There will be some players, but Sparkle Dungeon will not reach anything more than niche status. The digital Rambo-wannabes are not going to say, hey, fuck this military shit, I wanna play the campiest, gayest game ever! This is not a thing that will happen. I will suspend disbelief on magic and all sorts of things, but not basic economics.
How important is this for the story? Alas, rather.
There is more, but from a social science standpoint, this observation seems the most directly, empirically contradictory.
Some attention should also be paid to the motivation. Moore's concept, shared broadly by the critical theory left, is the manipulative power of language. He is deeply terrified by the ostensible power of advertising companies to control your thoughts, with the magic of the novel being merely a sci-fi/fantasy extension of leftist, anti-capitalist paranoia intersecting with a zombie belief in Sapir-Whorf taken to wild extremes.
Recall that the Sapir-Whorf hypothesis is the debunked idea from cognitive linguistics that your thoughts are structured by and constrained by your language, so you cannot even think a thought without the language to think it. Bullshit, long ago debunked, but leftists still lap this shit up like a dog on a hot summer day.
Why is the critical theory left so obsessed with manipulating language? They believe that language dictates thought, so to speak. They believe, as per Foucault, that existing powers (like "corporations") control language to control thought, and they fight back by pushing language in another direction. Every linguistic push you see/hear from the left is based on this premise.
Moore's novel comes from such a premise, in which advertising, even prior to the "power morphemes" discovered as a plot point, is still effectively mind control.
The problem is that it just doesn't work.
And sometimes it backfires spectacularly.

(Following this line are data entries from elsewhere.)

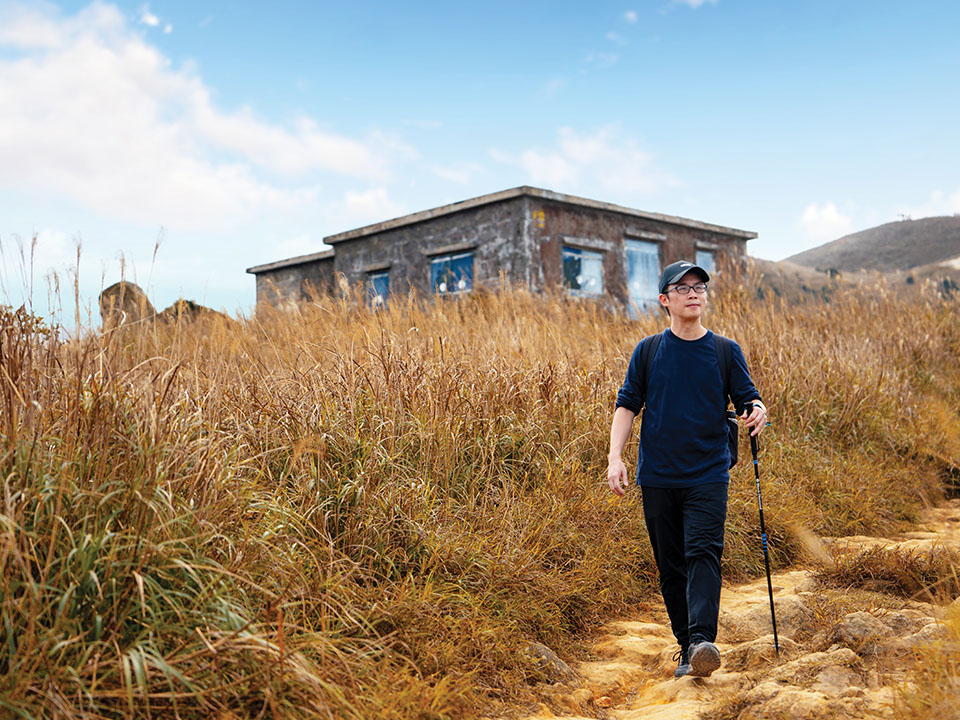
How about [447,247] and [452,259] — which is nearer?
[447,247]

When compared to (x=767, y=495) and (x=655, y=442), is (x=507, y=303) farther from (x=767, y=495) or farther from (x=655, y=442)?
(x=655, y=442)

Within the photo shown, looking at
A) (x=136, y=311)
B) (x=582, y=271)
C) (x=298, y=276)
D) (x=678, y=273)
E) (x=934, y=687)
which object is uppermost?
(x=298, y=276)

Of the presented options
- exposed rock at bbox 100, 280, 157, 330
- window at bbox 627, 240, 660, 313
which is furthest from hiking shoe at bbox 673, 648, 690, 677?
window at bbox 627, 240, 660, 313

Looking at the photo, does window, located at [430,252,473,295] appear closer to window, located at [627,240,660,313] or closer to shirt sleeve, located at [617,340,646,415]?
window, located at [627,240,660,313]

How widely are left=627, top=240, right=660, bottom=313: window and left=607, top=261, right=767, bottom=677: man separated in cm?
1471

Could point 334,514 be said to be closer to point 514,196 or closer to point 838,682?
point 838,682

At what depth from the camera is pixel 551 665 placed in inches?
142

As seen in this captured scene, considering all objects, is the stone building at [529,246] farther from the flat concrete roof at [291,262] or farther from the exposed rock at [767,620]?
the exposed rock at [767,620]

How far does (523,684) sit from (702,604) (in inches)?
35.2

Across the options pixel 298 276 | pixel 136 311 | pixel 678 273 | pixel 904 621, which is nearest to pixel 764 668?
pixel 904 621

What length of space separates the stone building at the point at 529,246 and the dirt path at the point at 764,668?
10.4 meters

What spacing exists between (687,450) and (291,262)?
19.9 m

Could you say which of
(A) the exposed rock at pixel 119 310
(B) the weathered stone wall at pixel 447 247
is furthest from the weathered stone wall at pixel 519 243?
(A) the exposed rock at pixel 119 310

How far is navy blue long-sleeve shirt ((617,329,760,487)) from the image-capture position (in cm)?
348
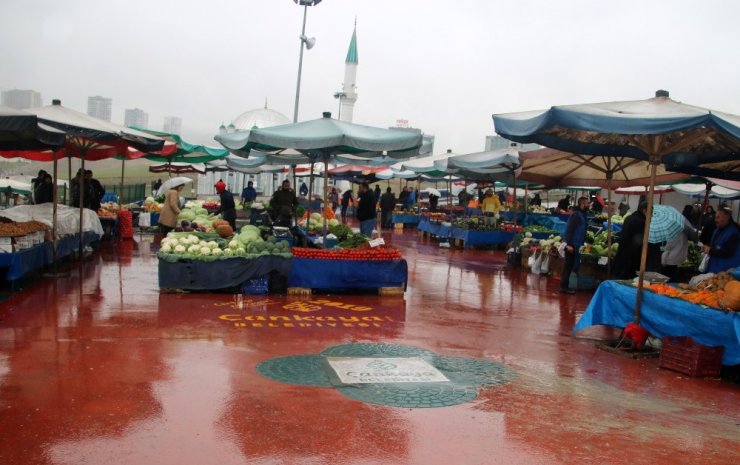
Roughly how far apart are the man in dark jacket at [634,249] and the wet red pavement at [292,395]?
6.56 feet

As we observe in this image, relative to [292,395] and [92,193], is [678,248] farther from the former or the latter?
[92,193]

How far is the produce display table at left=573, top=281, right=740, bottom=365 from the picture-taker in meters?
7.37

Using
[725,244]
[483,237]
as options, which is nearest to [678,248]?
[725,244]

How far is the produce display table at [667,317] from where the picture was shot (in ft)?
24.2

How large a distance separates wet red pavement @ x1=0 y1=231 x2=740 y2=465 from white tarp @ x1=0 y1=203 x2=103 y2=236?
306cm

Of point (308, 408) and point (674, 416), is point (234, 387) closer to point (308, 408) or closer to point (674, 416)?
point (308, 408)

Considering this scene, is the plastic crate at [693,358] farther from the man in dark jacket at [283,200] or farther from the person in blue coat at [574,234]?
the man in dark jacket at [283,200]

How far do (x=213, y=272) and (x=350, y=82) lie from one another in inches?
2388

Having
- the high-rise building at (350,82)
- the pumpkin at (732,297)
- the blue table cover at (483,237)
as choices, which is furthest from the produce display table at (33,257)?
the high-rise building at (350,82)

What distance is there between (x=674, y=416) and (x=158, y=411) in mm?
4694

See: Light, Bud.
The idea of the perfect science of mind control through language has run its course through science fiction (people reference "doublethink" and "doublespeak" without even having read the novel or knowing that the words come from a novel), but it took China Mieville's Embassytown to do something really interesting with it (see my comments here and here), applying Sapir-Whorf to an alien species, and given the inconsistency of empirical effects, isn't it time to give up the notion that if you just tweak your phrasing in some minor but critical way, people become putty in your hands?
This was not a good book, and even stopping about 1/4 of the way through, I could not come close to an exhaustive list of the problems that drew my frustration. The concept could have been done well, but go read Cat Valente's Space Opera for some escapist fun, or China Mieville's Embassytown for some serious thought about language and thought.
I make no secret of my belief that this man is among the most underappreciated guitarists of his era. Great voice, too. Stephen Stills, "Word Game," from Stephen Stills Live.